Since 2014’s underwhelming Teeth Dreams, The Hold Steady has released just one record, 2019’s Thrashing Thru The Passion, a strong return to form for the Brooklyn-based sextet. However, during those years lead singer Craig Finn delivered three solo records (as well as a collection of outtakes, a comic book, and more) remaining busy with his somberly reflective/lightly experimental outings. On the band’s newest release, Open Door Policy, The Hold Steady moves to fully incorporate Finn’s more muted solo offerings, and the result is a disjointed transitional work.

Produced by Joshua Kaufman, there are very few big rock guitar riffs from Tad Kubler or Steve Selvidge, and while the restrained tone highlights the piano of Franz Nicolay (as well as an increased presence of horns) the driving low end of Bobby Drake on drums and Galen Polivka on bass are mostly confined to the sidelines.   

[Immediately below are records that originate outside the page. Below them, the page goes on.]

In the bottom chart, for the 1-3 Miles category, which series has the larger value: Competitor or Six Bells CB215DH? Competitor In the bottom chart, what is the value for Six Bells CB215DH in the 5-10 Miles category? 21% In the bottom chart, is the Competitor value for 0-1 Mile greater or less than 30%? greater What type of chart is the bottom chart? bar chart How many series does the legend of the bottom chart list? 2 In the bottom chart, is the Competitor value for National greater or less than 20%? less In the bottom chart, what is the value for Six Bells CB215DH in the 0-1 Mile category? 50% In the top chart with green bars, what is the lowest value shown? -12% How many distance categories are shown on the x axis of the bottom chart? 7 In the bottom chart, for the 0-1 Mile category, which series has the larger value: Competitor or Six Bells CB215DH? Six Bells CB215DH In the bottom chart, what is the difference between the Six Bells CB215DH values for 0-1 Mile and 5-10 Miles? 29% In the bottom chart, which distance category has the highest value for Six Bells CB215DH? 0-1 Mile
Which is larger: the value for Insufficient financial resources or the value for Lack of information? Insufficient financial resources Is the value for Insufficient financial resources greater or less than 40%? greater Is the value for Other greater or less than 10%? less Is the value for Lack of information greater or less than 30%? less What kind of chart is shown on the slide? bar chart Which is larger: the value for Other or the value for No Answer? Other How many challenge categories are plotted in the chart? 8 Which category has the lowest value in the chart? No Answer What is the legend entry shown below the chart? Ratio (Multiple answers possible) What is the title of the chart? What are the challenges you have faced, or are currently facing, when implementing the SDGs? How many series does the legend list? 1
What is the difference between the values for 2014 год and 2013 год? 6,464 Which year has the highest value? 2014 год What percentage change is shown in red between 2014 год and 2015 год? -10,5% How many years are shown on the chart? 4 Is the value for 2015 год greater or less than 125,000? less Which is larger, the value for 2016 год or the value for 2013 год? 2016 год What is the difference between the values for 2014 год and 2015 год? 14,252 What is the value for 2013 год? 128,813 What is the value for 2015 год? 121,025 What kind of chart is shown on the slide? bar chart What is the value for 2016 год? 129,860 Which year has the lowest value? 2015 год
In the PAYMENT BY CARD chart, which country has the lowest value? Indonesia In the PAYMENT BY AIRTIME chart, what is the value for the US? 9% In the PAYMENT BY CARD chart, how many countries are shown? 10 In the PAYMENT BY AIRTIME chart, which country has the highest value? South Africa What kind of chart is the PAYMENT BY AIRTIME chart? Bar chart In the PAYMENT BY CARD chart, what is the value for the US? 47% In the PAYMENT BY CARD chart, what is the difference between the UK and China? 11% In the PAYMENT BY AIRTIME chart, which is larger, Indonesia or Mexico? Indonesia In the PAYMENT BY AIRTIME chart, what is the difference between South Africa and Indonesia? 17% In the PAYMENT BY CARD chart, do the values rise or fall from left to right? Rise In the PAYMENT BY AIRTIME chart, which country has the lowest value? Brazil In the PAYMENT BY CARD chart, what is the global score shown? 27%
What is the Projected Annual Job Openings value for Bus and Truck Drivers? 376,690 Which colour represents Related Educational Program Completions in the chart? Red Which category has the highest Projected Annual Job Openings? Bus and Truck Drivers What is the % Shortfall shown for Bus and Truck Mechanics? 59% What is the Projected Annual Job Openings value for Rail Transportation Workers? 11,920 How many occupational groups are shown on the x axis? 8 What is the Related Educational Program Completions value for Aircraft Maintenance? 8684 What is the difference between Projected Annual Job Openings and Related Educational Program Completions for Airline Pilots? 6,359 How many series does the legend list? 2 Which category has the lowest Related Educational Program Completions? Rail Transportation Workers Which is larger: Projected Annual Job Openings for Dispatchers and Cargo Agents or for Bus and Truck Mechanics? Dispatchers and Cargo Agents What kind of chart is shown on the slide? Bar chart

Finn’s novel-like lyrics and spoken word style dominate as tales of midlife crisis, shady drug deals, and failing relationships of all sorts populate each track. While these are standard scenarios in Finn’s and The Hold Steady’s world, there seems to be a sense of confinement and very little joy, meaning or excitement in visiting them in the way Finn sings. While things were always dangerous/bleak lyrically, on past records Finn would exclaim with all his heart, while turning a memorable phrase, making the darkness worth it; those moments are not found on Open Door Policy

“The Feelers” sets the tone for what’s to come with melancholy piano, weepy guitars, and spoken word strung-out lyrics, some parts hold promise but things never fully sync. The ominous “Spices” continues the downer sentiment feeling sluggish when it is time to explode with added horns while themes of restraint and loss continue in script-like fashion for “Lanyards” with its indie film cinematic score and dispassionate vocals.

The first single “Family Farm” is the best effort with plentiful guitars, a rising climax, and a good groove while “Heavy Covenant” delivers the most successful experimentation from the band with a buzzing tense feeling, augmented by keys and horns. That ‘searching for a new sound’ process gets overly clunky with programmed beats, disco-infused woo’s and disjointed lyrics sinking “Unpleasant Breakfast” while “Prior Procedure” also never fully coalesces as The Hold Steady seem to be reaching for midlife indie dad rock, designed in the vein of The National, which doesn’t play to their collective strengths.  

The album’s final three numbers point in a more positive direction as “Riptown” delivers with its handclaps and folksy bounce while “Me & Magdalena” stops/starts with a late 70’s rock purpose. “Hanover Camera” uses a smoky groove reminiscent of Tom Petty & The Heartbreakers “Breakdown” to wrap up the dour record as Open Door Policy finds Finn fusing his restrained solo work and The Hold Steady’s big rock sound, with the results falling somewhere in between as the somber gloom increases and the overall feeling deflates into hollow despair.